Source records
● ● ●
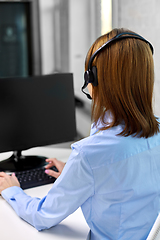 Image showing businesswoman with headset and computer at office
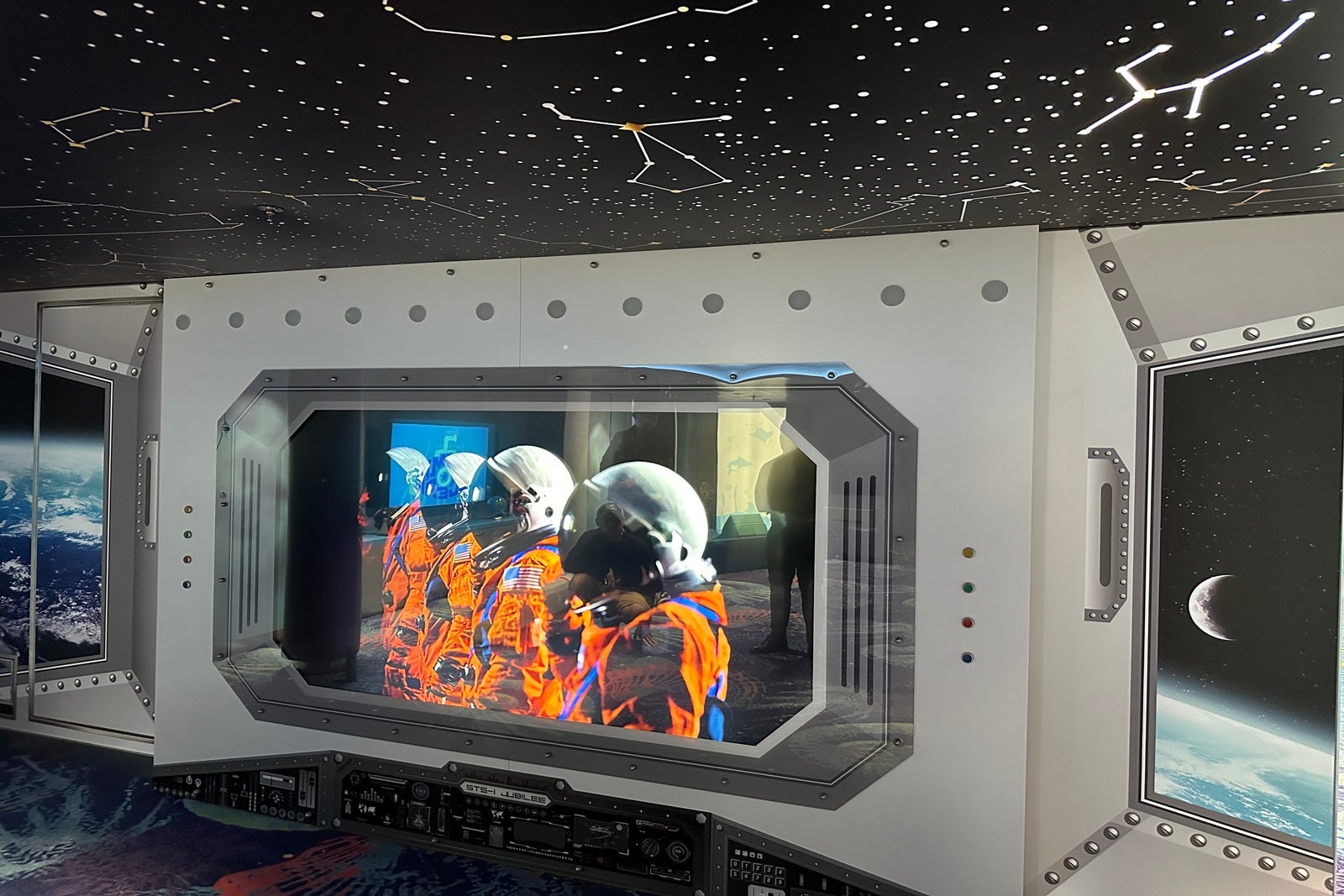 A digital display showing a team of astronauts topped with a light-up ceiling panel of the constellations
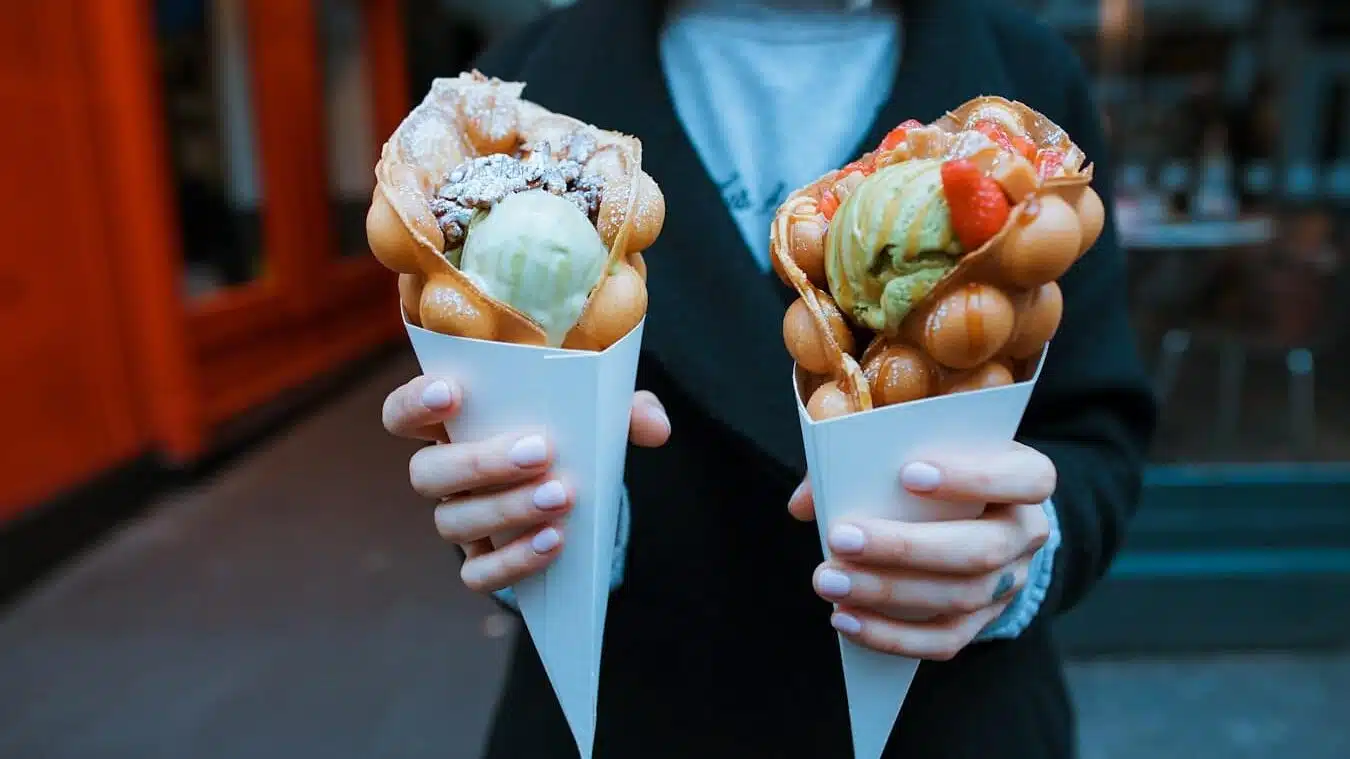 person holding two ice creams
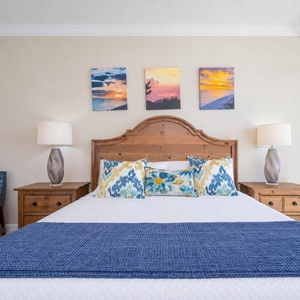 The king bed in the master suite invites restful sleep under warm bedside lamp glow and coastal art above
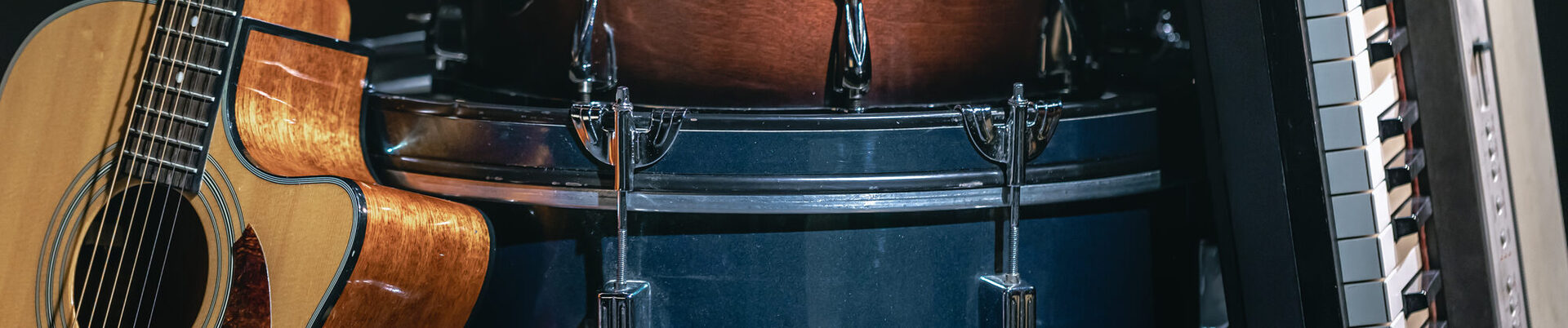 Acoustic guitar, drums and keys on a black background.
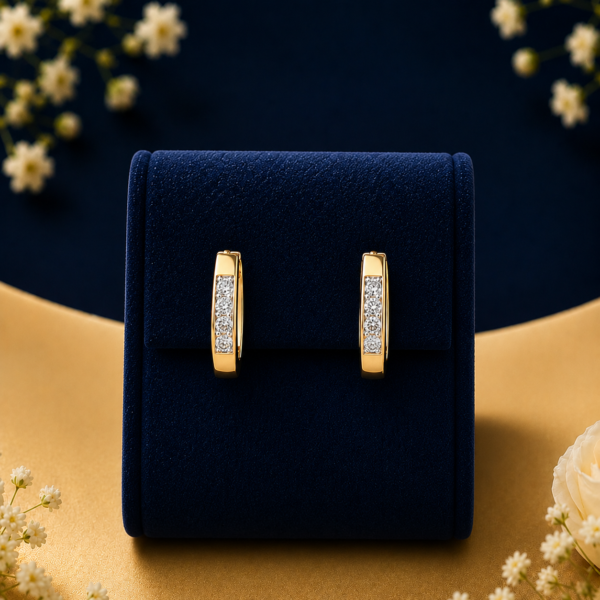 Pair of 14k gold lab-grown diamond channel-set huggie hoop earrings displayed on a blue velvet box surrounded by white flowers.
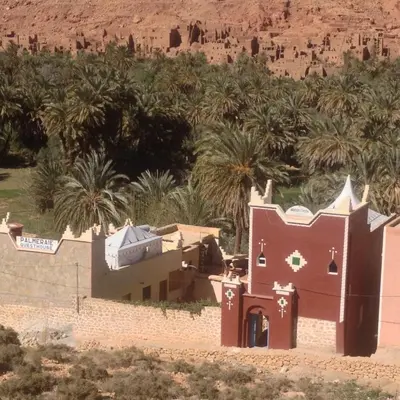 a house in the desert with palm trees in the background at Palmeraie Guest House in Tinerhir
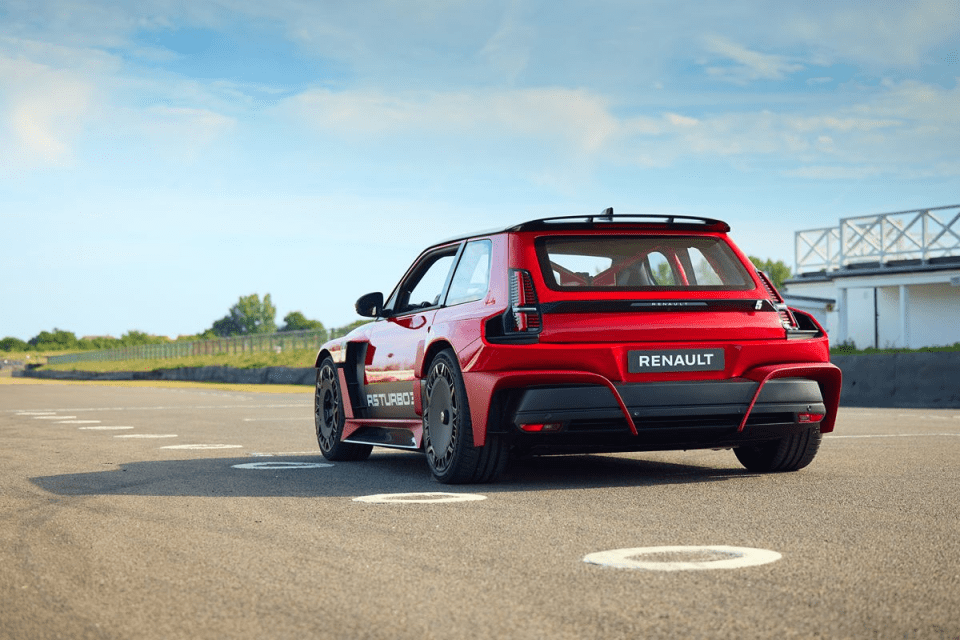 Red Renault 5 Turbo 3E electric concept car from rear on a racetrack under a blue sky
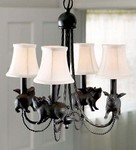 My new kitchen chandelier.  Flying pigs.  Much more amusing than my old one.  I got it from Plow and Hearth.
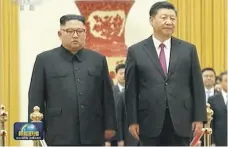  ?? AP ?? Chinese President Xi Jinping welcomes North Korean leader Kim Jong-un to the Great Hall of the People in Beijing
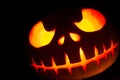 Ghastly Halloween pumpkin head jack lantern on black background Royalty Free Stock Photo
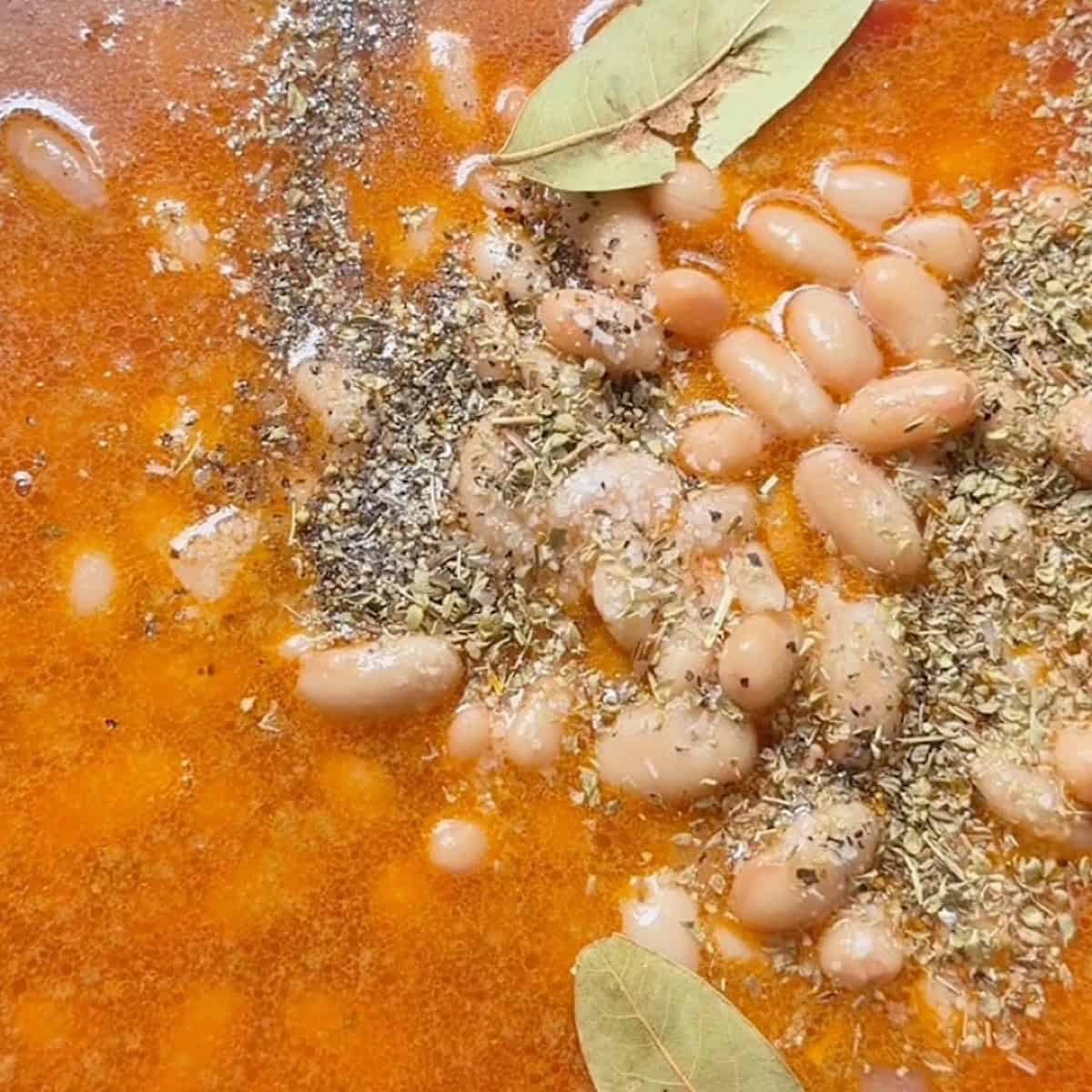 Building the soup with vegetable broth, diced tomatoes, and seasonings.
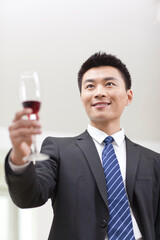 Portrait of businessman holding a glass of wine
● ● ●
Task item
Please edit the items above by replacing "black background" with "white background" and leaving all other text unchanged. Give only the text, without the pictures.

Response to this task
 Image showing businesswoman with headset and computer at office
 A digital display showing a team of astronauts topped with a light-up ceiling panel of the constellations
 person holding two ice creams
 The king bed in the master suite invites restful sleep under warm bedside lamp glow and coastal art above
 Acoustic guitar, drums and keys on a white background.
 Pair of 14k gold lab-grown diamond channel-set huggie hoop earrings displayed on a blue velvet box surrounded by white flowers.
 a house in the desert with palm trees in the background at Palmeraie Guest House in Tinerhir
 Red Renault 5 Turbo 3E electric concept car from rear on a racetrack under a blue sky
 My new kitchen chandelier.  Flying pigs.  Much more amusing than my old one.  I got it from Plow and Hearth.
  ?? AP ?? Chinese President Xi Jinping welcomes North Korean leader Kim Jong-un to the Great Hall of the People in Beijing
 Ghastly Halloween pumpkin head jack lantern on white background Royalty Free Stock Photo
 Building the soup with vegetable broth, diced tomatoes, and seasonings.
 Portrait of businessman holding a glass of wine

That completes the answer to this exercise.